Source text
Bruno Eduardo Moraes (born 12 January 1989) is a Brazilian footballer who plays as a forward for Santa Cruz FC.

Career
Born in Bragança Paulista, Moraes began his career on Santo André, and after being deemed surplus to requirements, signed with Porto Alegre. Soon after, he returned to his native state, joining Bragantino. However, after failing to appear with Braga, he was loaned to Ferroviário in March 2012.

In 2013 Moraes signed with Taubaté, and after being the club's topscorer, he signed a contract with Série A outfit Portuguesa on 5 July. He made his top flight debut on the 13th, scoring in a 1–4 defeat to Santos.

Moraes was released by Lusa in December, after the club's relegation. He subsequently represented Red Bull Brasil and Ferroviária before joining Santa Cruz.

On 4 December 2017, after a stint at Dibba, Moraes joined Botafogo-SP.

What this exercise asks
a) In the footballer biography, replace "Moraes" with "Bruno" and write out the passage from "In 2013 Moraes" to "Moraes joined Botafogo-SP.".
b) List every four-digit year that appears in the footballer biography.
The data play no part in this work.

Data block

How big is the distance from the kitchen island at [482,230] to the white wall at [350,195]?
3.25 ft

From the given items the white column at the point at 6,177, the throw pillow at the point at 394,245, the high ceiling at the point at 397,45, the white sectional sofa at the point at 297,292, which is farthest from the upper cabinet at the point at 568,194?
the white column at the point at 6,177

Solutions for each task
a)
In 2013 Bruno signed with Taubaté, and after being the club's topscorer, he signed a contract with Série A outfit Portuguesa on 5 July. He made his top flight debut on the 13th, scoring in a 1–4 defeat to Santos.

Bruno was released by Lusa in December, after the club's relegation. He subsequently represented Red Bull Brasil and Ferroviária before joining Santa Cruz.

On 4 December 2017, after a stint at Dibba, Bruno joined Botafogo-SP.

b) 1989, 2012, 2013, 2017